Research & Papers

FormalScience: Scalable Human-in-the-Loop Autoformalisation of Science with Agentic Code Generation in Lean

Turning LaTeX physics problems into verified Lean4 code with 100% accuracy

Deep Dive

FormalScience, developed by Jordan Meadows, Lan Zhang, and Andre Freitas, introduces a domain-agnostic human-in-the-loop pipeline that enables a single domain expert (without deep formal language experience) to produce syntactically correct and semantically aligned formal proofs of informal reasoning for low economic cost. The system leverages agentic code generation in Lean, a proof assistant, to autoformalize scientific reasoning from LaTeX sources. Applied to physics, the team constructed FormalPhysics, a dataset of 200 university-level physics problems and solutions (primarily quantum mechanics and electromagnetism) with their Lean4 formal representations. Compared to existing formal math benchmarks, FormalPhysics achieves perfect formal validity and exhibits greater statement complexity.

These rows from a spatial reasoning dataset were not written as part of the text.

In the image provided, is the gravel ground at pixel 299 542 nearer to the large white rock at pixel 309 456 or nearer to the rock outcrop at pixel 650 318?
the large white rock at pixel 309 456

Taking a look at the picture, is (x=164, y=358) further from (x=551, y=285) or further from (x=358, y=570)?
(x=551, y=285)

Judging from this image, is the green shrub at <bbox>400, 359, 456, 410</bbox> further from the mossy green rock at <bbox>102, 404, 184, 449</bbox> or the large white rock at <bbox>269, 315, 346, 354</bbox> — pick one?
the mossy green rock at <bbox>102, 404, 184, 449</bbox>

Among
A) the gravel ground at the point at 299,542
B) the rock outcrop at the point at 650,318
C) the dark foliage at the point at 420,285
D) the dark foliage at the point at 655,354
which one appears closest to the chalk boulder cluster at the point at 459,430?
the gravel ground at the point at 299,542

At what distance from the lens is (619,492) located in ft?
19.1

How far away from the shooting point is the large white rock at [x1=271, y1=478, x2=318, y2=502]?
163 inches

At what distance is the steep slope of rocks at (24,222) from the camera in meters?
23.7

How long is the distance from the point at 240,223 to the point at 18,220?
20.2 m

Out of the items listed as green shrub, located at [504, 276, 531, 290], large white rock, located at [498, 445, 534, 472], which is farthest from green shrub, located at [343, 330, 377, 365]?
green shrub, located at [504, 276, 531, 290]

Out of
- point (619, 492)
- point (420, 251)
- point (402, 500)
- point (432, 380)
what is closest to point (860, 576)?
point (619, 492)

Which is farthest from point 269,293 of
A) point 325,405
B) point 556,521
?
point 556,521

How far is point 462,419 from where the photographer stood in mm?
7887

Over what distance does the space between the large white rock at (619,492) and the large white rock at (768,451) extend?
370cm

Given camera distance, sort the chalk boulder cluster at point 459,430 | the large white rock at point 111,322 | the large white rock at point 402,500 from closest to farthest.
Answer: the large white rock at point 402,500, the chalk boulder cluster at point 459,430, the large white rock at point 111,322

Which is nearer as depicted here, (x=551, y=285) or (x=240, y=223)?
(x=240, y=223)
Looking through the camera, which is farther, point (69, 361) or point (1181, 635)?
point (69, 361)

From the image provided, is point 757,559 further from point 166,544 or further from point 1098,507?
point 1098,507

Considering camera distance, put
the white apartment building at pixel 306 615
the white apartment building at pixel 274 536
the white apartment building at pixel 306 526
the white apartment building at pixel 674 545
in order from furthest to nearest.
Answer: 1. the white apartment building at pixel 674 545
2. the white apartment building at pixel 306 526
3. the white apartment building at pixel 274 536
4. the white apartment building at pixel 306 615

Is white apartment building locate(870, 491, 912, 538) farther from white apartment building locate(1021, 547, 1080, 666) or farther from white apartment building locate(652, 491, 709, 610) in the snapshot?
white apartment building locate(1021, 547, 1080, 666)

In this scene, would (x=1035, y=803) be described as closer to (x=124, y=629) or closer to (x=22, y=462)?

The researchers evaluated open-source models and proprietary systems on a statement autoformalization task via zero-shot prompting, self-refinement with error feedback, and a novel multi-stage agentic approach. They provide the first systematic characterization of semantic drift in physics autoformalization, identifying concepts such as notational collapse and abstraction elevation, revealing what formal language verifies when full semantic preservation is unattainable. The codebase and interactive UI-based FormalScience system are released on GitHub, facilitating autoformalization and theorem proving in scientific domains beyond physics. This work, accepted at ACL 2026, marks a significant step toward scalable, verifiable scientific reasoning with AI.

Key Points
  • FormalScience uses a human-in-the-loop agentic pipeline to autoformalize scientific reasoning into Lean4 proofs with perfect formal validity
  • The FormalPhysics dataset includes 200 university-level physics problems (quantum mechanics, electromagnetism) with higher statement complexity than existing formal math benchmarks
  • The system characterizes semantic drift through notational collapse and abstraction elevation, revealing limitations in full semantic preservation during autoformalization

Why It Matters

Enables domain experts without formal language skills to produce verified proofs, advancing AI-verified scientific research.